Punctuated by flashbacks of the events leading up to the protagonists’ nocturnal encounter outside a dingy train station, the film depicts the inner workings of the criminal underworld and highlights its ruthless violence with such gory images as a decapitation and an umbrella stabbing through a chest. Contrasting with the bloodshed is the melancholic fragility of the female character, who oscillates between compliance and quiet defiance against her oppressive fate.

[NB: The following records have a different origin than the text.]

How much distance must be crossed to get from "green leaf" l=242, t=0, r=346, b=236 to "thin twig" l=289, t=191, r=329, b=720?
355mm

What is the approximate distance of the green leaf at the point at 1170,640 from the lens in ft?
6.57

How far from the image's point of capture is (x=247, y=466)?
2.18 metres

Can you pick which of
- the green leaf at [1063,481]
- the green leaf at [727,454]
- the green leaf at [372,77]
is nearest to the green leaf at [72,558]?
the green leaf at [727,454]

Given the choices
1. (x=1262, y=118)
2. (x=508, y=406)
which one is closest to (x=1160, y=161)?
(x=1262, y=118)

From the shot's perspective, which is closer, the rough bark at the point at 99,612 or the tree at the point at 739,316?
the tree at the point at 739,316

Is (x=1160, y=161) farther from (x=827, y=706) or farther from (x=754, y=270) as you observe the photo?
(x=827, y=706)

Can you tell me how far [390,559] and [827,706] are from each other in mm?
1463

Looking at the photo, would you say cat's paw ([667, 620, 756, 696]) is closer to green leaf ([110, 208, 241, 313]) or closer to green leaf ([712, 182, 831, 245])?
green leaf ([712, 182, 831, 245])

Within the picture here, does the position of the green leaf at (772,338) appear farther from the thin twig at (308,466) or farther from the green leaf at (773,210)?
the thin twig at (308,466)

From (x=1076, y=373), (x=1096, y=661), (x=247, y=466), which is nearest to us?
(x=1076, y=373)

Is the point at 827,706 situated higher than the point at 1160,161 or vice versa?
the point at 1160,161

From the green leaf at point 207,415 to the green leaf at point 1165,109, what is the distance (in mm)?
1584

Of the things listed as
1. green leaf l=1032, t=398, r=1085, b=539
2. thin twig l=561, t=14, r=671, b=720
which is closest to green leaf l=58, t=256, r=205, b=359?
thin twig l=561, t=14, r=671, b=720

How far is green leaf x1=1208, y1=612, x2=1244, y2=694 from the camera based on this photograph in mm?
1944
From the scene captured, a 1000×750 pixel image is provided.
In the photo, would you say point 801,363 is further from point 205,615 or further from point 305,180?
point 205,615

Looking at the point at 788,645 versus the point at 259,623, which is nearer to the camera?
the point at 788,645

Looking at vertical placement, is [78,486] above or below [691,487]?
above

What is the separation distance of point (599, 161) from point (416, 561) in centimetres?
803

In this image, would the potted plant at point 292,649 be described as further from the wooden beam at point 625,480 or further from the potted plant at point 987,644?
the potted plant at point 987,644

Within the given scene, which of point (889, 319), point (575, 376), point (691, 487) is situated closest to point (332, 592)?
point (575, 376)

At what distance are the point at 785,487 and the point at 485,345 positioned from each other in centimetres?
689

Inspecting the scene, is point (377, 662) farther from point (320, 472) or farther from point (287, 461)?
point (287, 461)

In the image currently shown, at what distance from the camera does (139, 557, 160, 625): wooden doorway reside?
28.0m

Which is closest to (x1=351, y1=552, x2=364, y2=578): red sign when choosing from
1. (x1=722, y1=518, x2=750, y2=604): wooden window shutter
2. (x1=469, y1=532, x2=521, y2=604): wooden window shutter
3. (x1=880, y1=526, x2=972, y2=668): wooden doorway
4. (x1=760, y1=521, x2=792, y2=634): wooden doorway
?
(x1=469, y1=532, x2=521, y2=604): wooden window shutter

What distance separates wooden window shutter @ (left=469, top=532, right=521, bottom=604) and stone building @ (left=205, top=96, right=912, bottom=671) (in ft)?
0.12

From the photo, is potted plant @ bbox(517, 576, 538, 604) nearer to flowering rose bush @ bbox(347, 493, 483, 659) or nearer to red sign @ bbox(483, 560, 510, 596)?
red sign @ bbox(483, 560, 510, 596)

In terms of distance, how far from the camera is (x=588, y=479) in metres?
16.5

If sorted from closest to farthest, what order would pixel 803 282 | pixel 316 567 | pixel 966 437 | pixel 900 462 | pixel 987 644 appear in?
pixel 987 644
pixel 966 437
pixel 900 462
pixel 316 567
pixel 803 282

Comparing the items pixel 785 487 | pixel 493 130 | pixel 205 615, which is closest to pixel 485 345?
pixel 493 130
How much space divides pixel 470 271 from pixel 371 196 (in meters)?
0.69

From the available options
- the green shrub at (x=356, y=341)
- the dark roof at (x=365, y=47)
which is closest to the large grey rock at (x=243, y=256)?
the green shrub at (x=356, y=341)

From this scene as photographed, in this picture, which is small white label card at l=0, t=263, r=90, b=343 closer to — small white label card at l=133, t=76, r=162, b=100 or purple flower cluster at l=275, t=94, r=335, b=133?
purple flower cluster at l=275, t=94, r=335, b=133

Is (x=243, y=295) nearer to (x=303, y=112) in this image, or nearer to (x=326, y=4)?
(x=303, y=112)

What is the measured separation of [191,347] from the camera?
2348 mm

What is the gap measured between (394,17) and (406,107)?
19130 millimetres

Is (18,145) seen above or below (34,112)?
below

But while the heroine may elicit our sympathy, The Wild Goose Lake’s atmosphere of ambiguity and doubt ensures that we perceive danger everywhere and trust no one. This sense of anxiety crystallizes during a law enforcement raid on a zoo: the film cuts between near-subliminal shots of the eyes of caged animals and those of the police captain and his hidden outlaw adversary. Forging a connection between hunter and prey, this sequence is imbued with an oneiric quality, but its buildup is too abrupt for us to invest in it emotionally. By emphasizing symbolism and abstraction over narrative and characterization, the film comes across as a rather shallow exercise in style whose political subtext fails to materialize.